### Rows
--- Begin ---

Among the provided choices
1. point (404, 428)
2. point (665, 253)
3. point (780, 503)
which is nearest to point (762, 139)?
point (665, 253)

--- End ---

### What the task asks
Render every line of the records above as a Markdown table with the columns Index and Entry, giving each line its own numbered row and omitting any blank lines.

### Result for this task
| Index | Entry |
|---|---|
| 1 | Among the provided choices |
| 2 | 1. point (404, 428) |
| 3 | 2. point (665, 253) |
| 4 | 3. point (780, 503) |
| 5 | which is nearest to point (762, 139)? |
| 6 | point (665, 253) |